SPAZA← Back to shop

Privacy Policy

How we protect your personal information under POPIA · Last updated: June 2026

Note for Spaza: This is a POPIA-aware starting point, not legal advice. Before publishing, please (1) have a South African data-protection professional review it, (2) appoint and register your Information Officer with the Information Regulator, and (3) fill in the contact details and company particulars marked below. The cross-border note (Supabase EU hosting) and the operators list should be confirmed against your actual providers.

1. Who we are

Spaza is an online marketplace operated by Eden Extract (Pty) Ltd (registration number 2025/756709/07) (“Spaza”, “we”, “us”). We are the “responsible party” for the personal information described in this policy, in terms of the Protection of Personal Information Act 4 of 2013 (POPIA).

Information Officer: [INSERT NAME] — contact: [INSERT EMAIL]. Our Information Officer is responsible for our POPIA compliance and is your point of contact for any privacy query or request.

2. What information we collect

Depending on how you use Spaza, we may collect:

  • Account details: your name, email address, password (stored securely / hashed) and phone number.
  • Delivery details: your shipping address, suburb, city, province and postal code.
  • Order information: the products you buy, order history and communications about your orders.
  • Seller details (if you sell on Spaza): your store name, business details, pickup address, and bank account details used to pay you.
  • Technical information: limited data needed to operate the site securely (for example session and login information).

We do not store your card details. Card payments are processed securely by our payment provider on their own systems.

3. Why we process it (lawful basis & purpose)

We process your personal information only where the law allows, in particular to:

  • Perform our contract with you — creating your account, processing orders, arranging delivery, and paying sellers.
  • Comply with legal obligations — such as tax, accounting and consumer-protection requirements.
  • Pursue legitimate interests — keeping the platform secure, preventing fraud, and improving our service.
  • Where required, on the basis of your consent — for example optional marketing, which you can withdraw at any time.

4. Who we share it with (operators & third parties)

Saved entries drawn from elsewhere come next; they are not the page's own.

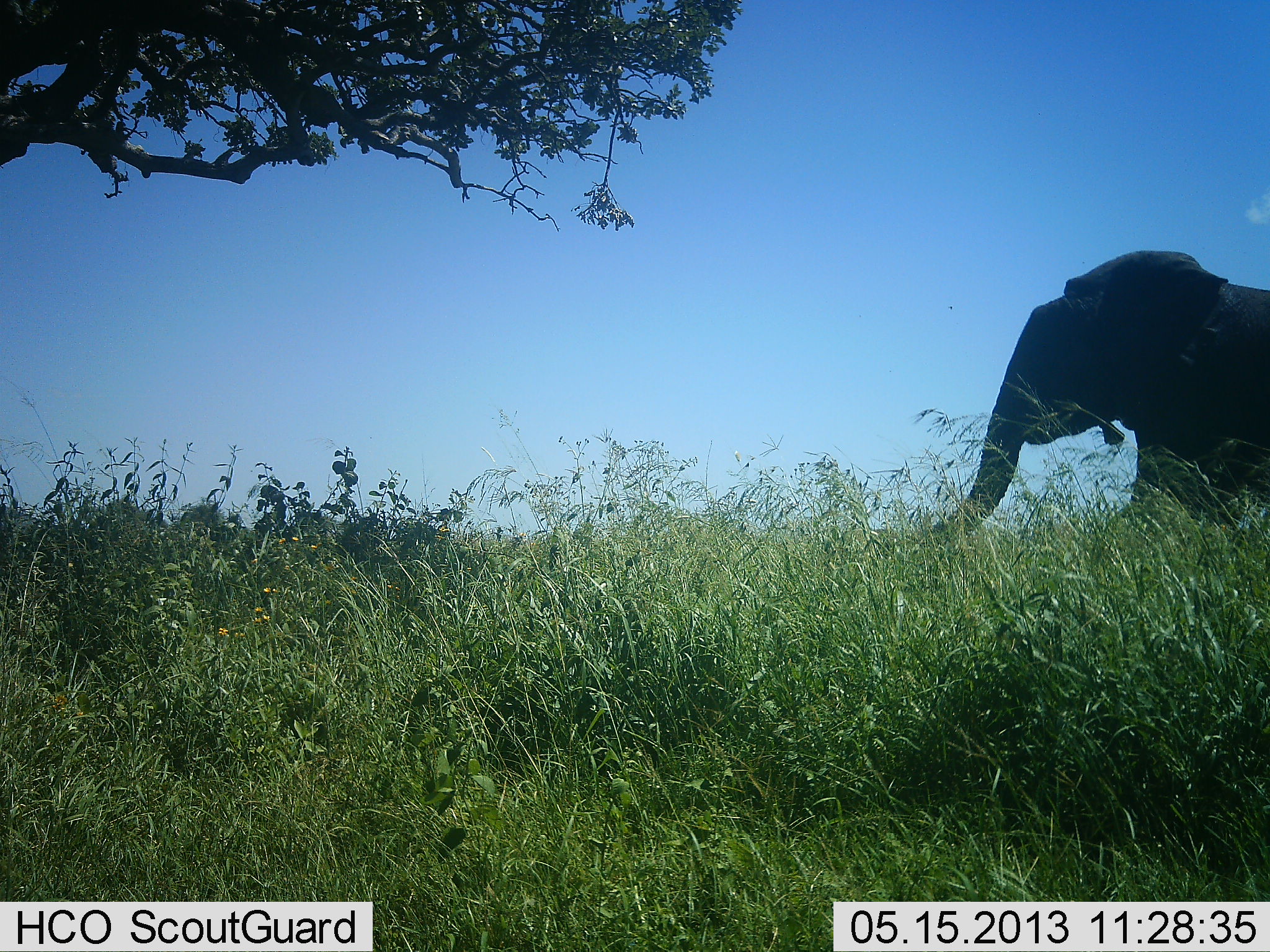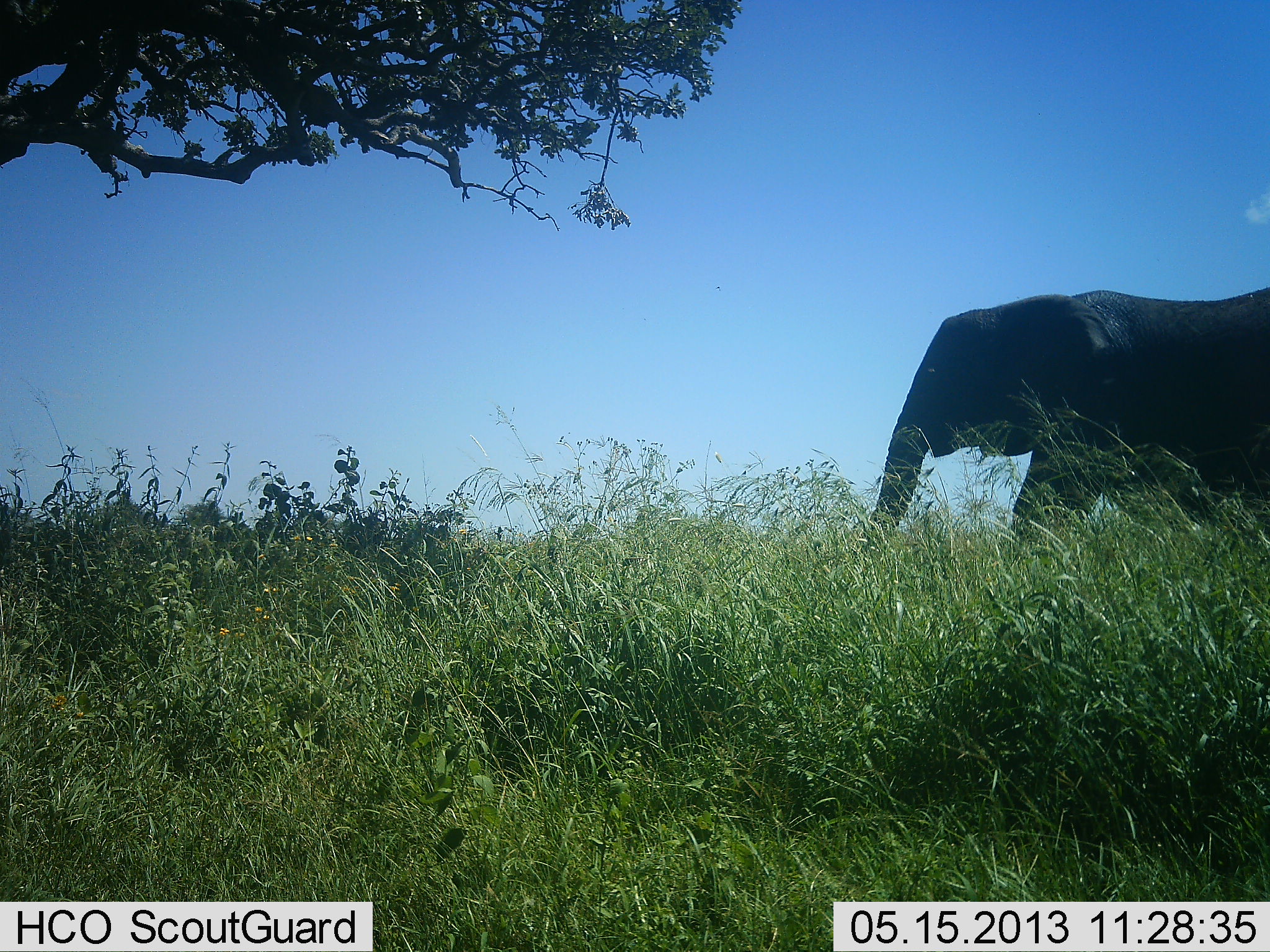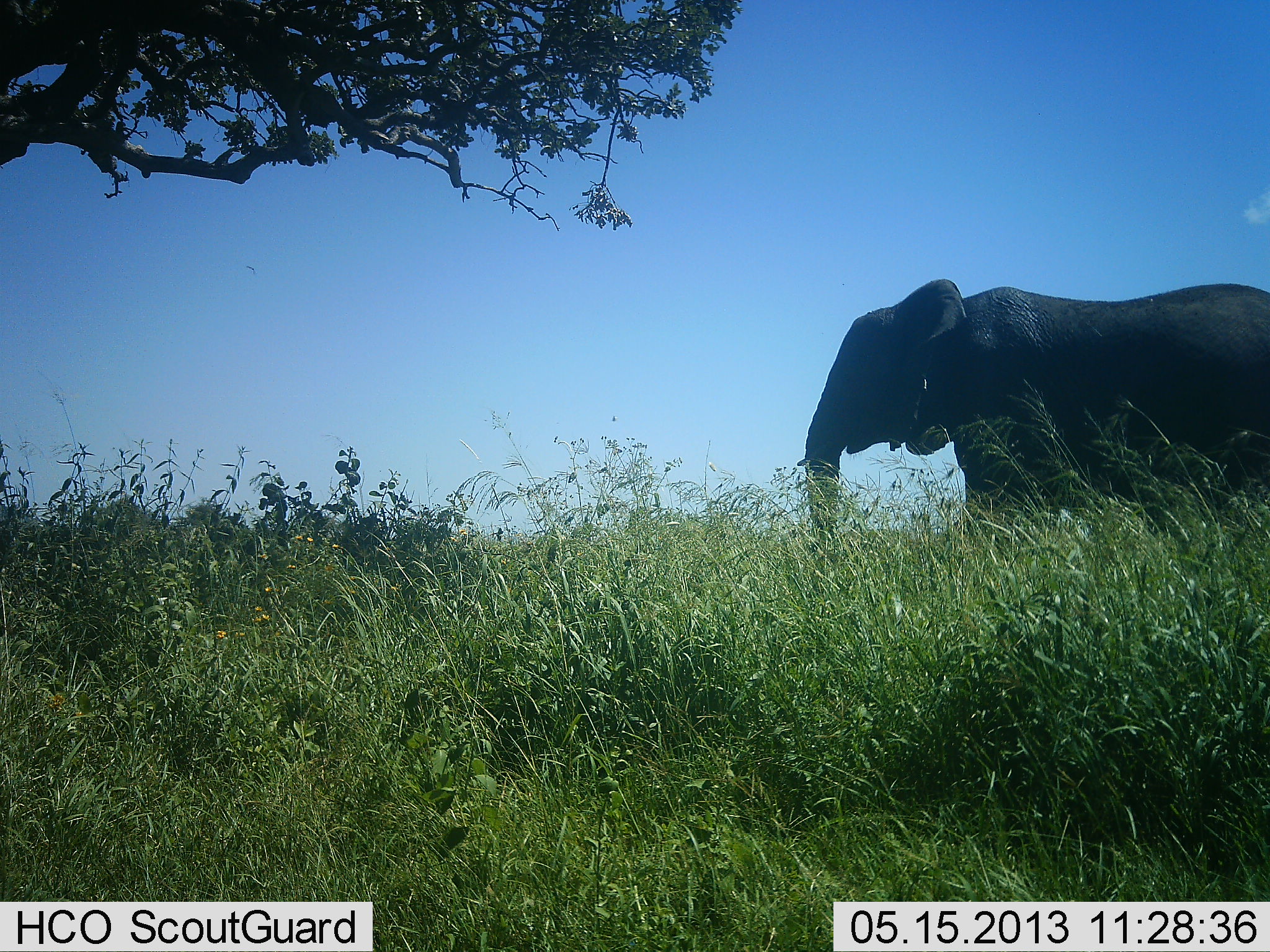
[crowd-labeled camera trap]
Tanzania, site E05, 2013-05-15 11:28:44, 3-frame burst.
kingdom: Animalia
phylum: Chordata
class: Mammalia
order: Proboscidea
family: Elephantidae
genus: Loxodonta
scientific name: Loxodonta africana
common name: african bush elephant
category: elephant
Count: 1.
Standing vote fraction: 10%.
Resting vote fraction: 0%.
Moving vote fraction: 90%.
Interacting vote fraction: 0%.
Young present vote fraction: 0%.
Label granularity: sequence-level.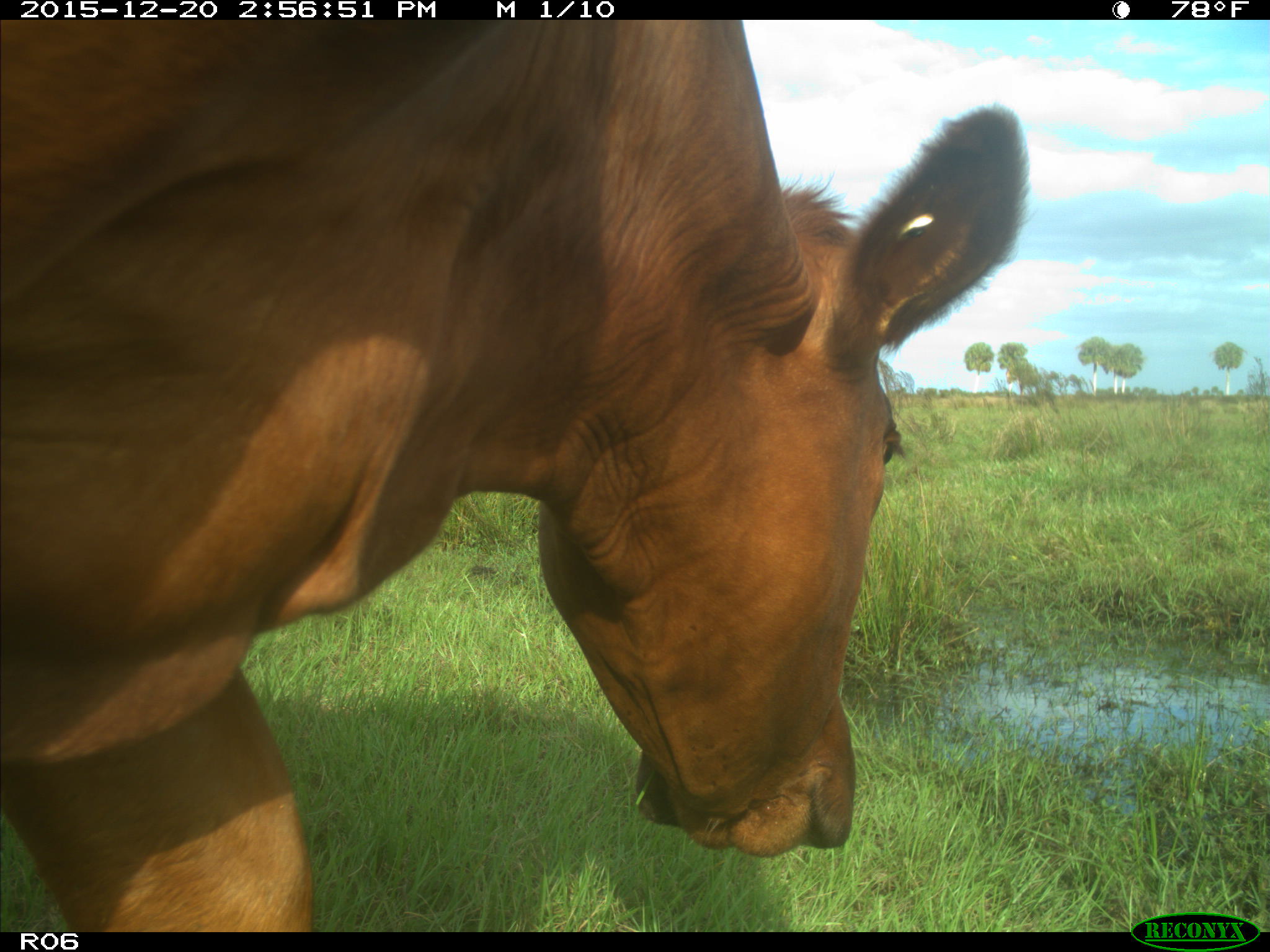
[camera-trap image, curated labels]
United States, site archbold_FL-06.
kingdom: Animalia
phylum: Chordata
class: Mammalia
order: Artiodactyla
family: Bovidae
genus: Bos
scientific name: Bos taurus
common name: domestic cow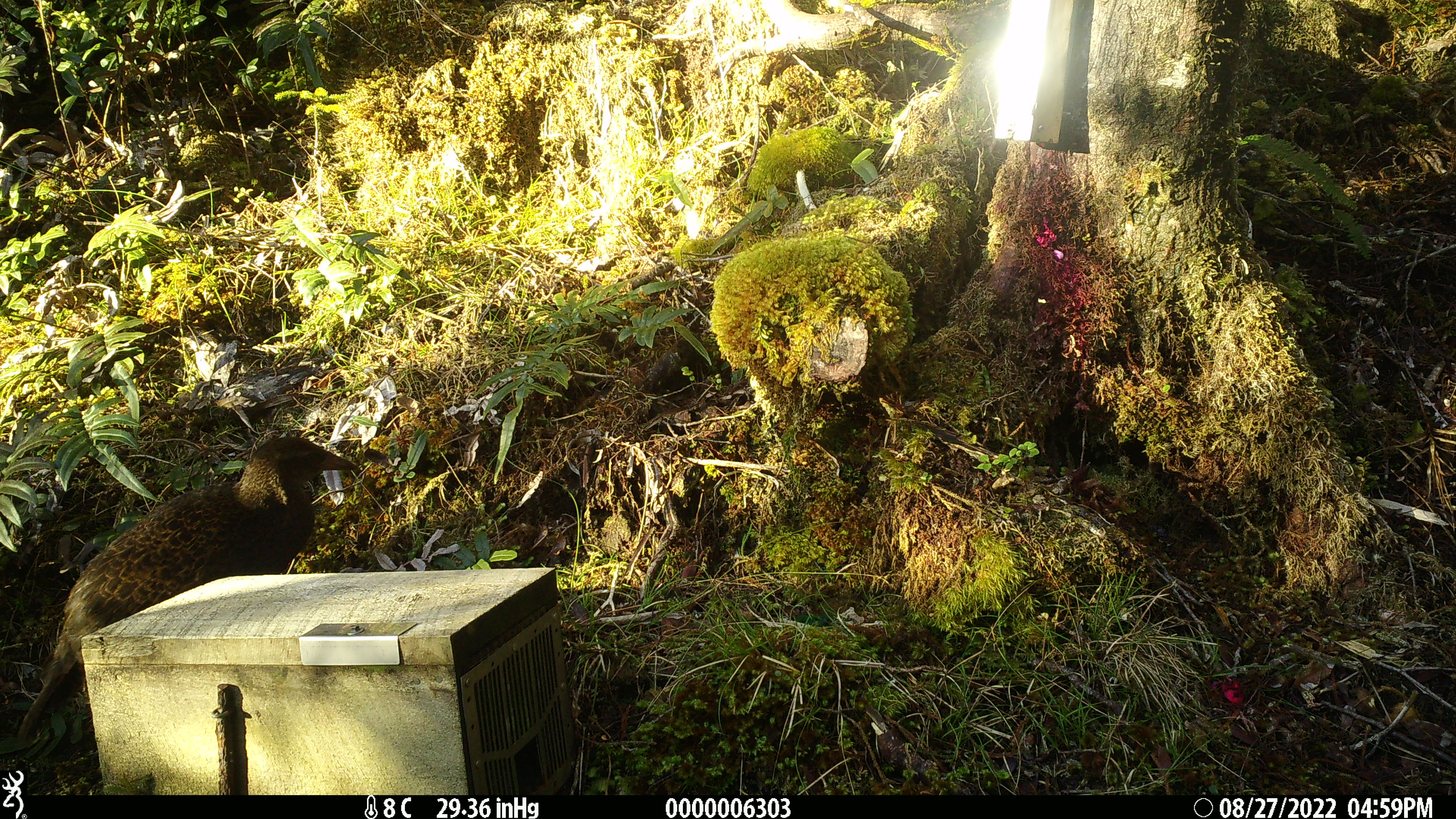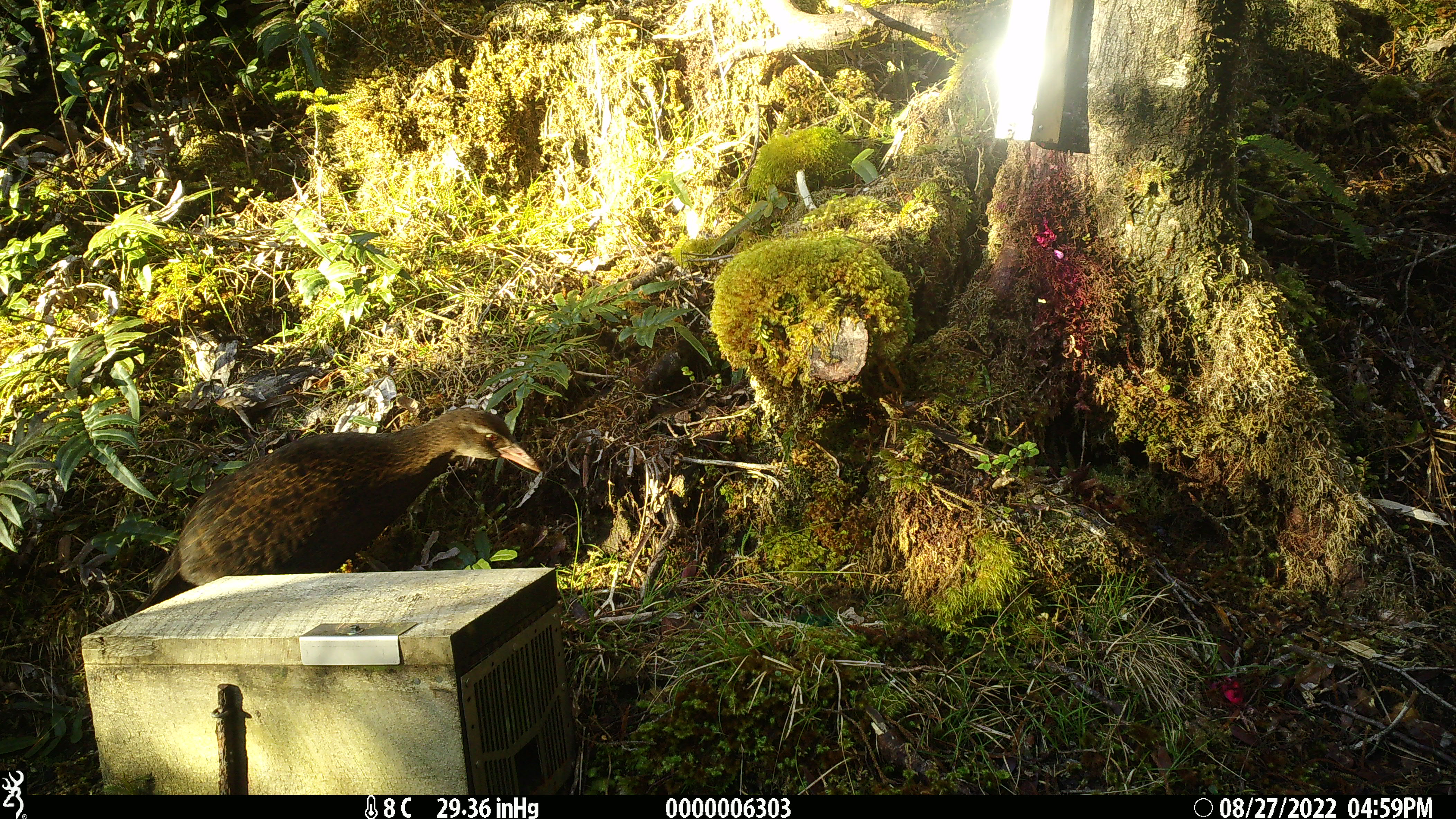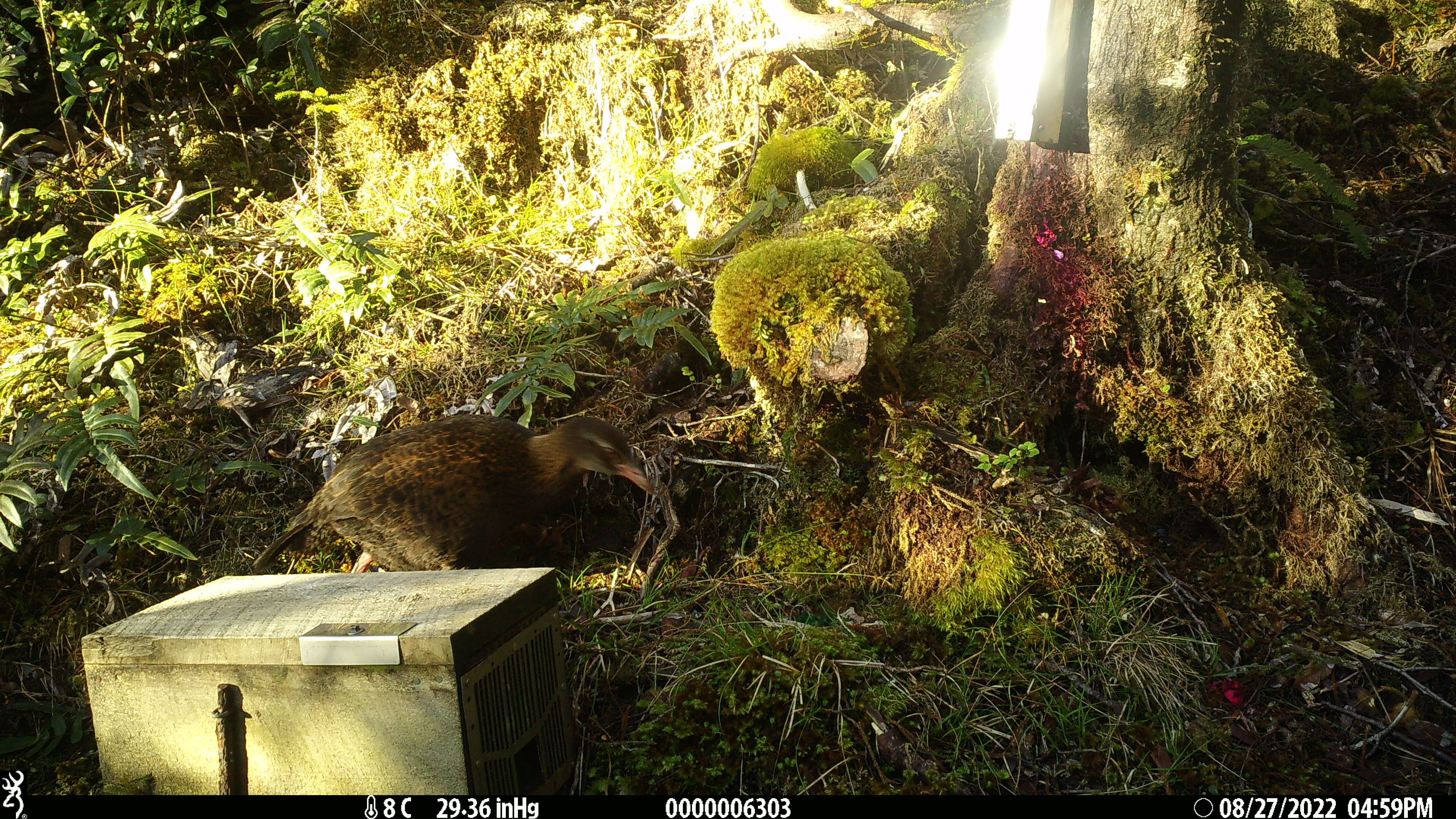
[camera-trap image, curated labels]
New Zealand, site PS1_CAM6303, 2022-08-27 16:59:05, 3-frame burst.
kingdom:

We share personal information only as needed to run Spaza, with service providers (“operators”) who process it on our instructions and under confidentiality and security obligations. These include:

  • Our hosting and database provider (for storing account, order and store data).
  • Our payment provider (to process payments and pay sellers).
  • Our courier partner (to collect and deliver parcels — they receive the delivery name, address and contact details needed for delivery).
  • Sellers — when you place an order, the relevant seller receives the information needed to fulfil and deliver it.

We do not sell your personal information. We may disclose information where required by law or to protect our legal rights.

5. Where your information is stored (cross-border)

Some of our service providers store data outside South Africa — for example our database is hosted in the European Union. POPIA permits this where the receiving country or provider offers an adequate level of protection comparable to POPIA. By using Spaza, you understand that your information may be processed outside South Africa under these safeguards. [Confirm provider locations and safeguards with your providers.]

6. How long we keep it

We keep personal information only for as long as needed for the purposes above, or as required by law (for example, retaining order and tax records for the period required by South African law). When information is no longer needed, we securely delete or de-identify it.

7. How we protect it

We take reasonable technical and organisational measures to protect your information, including access controls, encryption in transit, secure authentication (with optional two-factor authentication available on your account), and limiting access to those who need it. No system is perfectly secure, but we work to keep your information safe.

8. Your rights

Under POPIA you have the right to:

  • Access the personal information we hold about you.
  • Ask us to correct or update information that is inaccurate or incomplete.
  • Ask us to delete information we no longer have a lawful reason to keep.
  • Object to processing in certain circumstances, including direct marketing.
  • Withdraw consent where we relied on it.
  • Lodge a complaint with the Information Regulator.

To exercise any of these, contact our Information Officer (section 1). You may make a request by email or other expedient means; we will respond as required by law.

9. Direct marketing

We will only send you marketing messages where the law allows or where you have consented. Every marketing message will give you a simple way to opt out, and you can object to marketing at any time by contacting us.

10. Data breaches

If a security compromise affects your personal information, we will notify the Information Regulator and affected people as soon as reasonably possible, as required by POPIA.

11. Children

Spaza is intended for users aged 18 and over. We do not knowingly collect the personal information of children without the consent of a competent person.

12. Changes & contact

We may update this policy from time to time; the “last updated” date above shows when. For any privacy question or to exercise your rights, contact our Information Officer at [INSERT EMAIL]. You may also contact the Information Regulator (South Africa) if you believe your rights have been infringed.

This policy is provided for transparency and does not limit any rights you have under the Protection of Personal Information Act 4 of 2013 or other applicable law.